- TASK -
Format the items as a two-column CSV with columns named "prompt" and "answer", one row per item, putting each item's text and its answer in their own quoted field and replacing line breaks with spaces. Begin at the line that contains "What distance lies" and stop after the line that contains "the car wheel at the point at 10,386 <".

- SUPPLIED ENTRIES -
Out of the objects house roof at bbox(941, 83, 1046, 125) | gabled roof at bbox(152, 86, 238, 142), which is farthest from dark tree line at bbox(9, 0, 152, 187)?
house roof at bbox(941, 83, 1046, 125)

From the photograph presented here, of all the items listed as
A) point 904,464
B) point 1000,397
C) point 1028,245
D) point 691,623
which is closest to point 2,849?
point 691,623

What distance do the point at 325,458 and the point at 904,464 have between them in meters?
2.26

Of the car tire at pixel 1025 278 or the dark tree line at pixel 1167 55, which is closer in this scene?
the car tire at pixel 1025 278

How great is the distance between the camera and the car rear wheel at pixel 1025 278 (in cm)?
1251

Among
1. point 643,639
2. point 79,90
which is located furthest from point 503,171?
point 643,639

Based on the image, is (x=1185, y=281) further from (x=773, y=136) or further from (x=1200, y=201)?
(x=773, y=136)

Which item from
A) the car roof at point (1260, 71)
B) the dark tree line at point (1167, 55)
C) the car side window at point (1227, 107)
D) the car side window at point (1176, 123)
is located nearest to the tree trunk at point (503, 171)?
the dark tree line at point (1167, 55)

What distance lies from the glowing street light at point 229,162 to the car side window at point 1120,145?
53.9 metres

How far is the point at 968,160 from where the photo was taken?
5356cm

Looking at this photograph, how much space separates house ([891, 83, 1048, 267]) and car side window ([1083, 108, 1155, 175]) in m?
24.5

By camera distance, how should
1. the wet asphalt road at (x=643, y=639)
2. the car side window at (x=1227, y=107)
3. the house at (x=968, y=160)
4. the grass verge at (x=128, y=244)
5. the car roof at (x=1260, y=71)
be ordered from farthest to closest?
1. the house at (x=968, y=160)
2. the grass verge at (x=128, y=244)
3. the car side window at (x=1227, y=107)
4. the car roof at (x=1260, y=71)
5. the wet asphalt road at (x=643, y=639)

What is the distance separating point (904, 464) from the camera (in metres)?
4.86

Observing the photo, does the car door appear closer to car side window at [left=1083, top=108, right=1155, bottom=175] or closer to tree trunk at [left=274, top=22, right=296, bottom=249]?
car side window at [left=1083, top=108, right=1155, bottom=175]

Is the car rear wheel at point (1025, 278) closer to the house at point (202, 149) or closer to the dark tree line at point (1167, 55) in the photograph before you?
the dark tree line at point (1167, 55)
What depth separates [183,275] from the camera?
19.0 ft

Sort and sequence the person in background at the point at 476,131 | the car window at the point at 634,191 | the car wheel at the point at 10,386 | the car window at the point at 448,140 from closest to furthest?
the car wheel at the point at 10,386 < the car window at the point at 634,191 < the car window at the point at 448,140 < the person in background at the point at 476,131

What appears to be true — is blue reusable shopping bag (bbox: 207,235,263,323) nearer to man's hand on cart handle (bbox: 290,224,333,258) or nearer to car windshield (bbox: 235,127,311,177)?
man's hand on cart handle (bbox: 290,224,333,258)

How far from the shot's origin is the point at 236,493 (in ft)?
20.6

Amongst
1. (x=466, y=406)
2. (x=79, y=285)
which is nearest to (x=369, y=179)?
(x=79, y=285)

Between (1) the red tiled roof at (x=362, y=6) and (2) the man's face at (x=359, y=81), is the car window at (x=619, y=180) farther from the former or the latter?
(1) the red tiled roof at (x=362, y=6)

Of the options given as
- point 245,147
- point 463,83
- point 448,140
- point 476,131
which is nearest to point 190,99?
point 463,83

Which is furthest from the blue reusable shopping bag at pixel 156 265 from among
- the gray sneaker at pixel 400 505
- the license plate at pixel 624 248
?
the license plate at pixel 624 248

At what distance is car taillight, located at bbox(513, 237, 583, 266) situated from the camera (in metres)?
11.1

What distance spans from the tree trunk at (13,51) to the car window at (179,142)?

- ANSWER TO THE TASK -
prompt,answer
"What distance lies from the glowing street light at point 229,162 to the car side window at point 1120,145?","53.9 metres"
"How far is the point at 968,160 from where the photo was taken?","5356cm"
"Looking at this photograph, how much space separates house ([891, 83, 1048, 267]) and car side window ([1083, 108, 1155, 175]) in m?","24.5"
"By camera distance, how should 1. the wet asphalt road at (x=643, y=639) 2. the car side window at (x=1227, y=107) 3. the house at (x=968, y=160) 4. the grass verge at (x=128, y=244) 5. the car roof at (x=1260, y=71) be ordered from farthest to closest?","1. the house at (x=968, y=160) 2. the grass verge at (x=128, y=244) 3. the car side window at (x=1227, y=107) 4. the car roof at (x=1260, y=71) 5. the wet asphalt road at (x=643, y=639)"
"What is the distance separating point (904, 464) from the camera (in metres)?","4.86"
"Observing the photo, does the car door appear closer to car side window at [left=1083, top=108, right=1155, bottom=175] or closer to tree trunk at [left=274, top=22, right=296, bottom=249]?","car side window at [left=1083, top=108, right=1155, bottom=175]"
"Is the car rear wheel at point (1025, 278) closer to the house at point (202, 149) or closer to the dark tree line at point (1167, 55) in the photograph before you?","the dark tree line at point (1167, 55)"
"What depth separates [183,275] from the camera?","19.0 ft"
"Sort and sequence the person in background at the point at 476,131 | the car window at the point at 634,191 | the car wheel at the point at 10,386 | the car window at the point at 448,140 from closest to furthest?","the car wheel at the point at 10,386 < the car window at the point at 634,191 < the car window at the point at 448,140 < the person in background at the point at 476,131"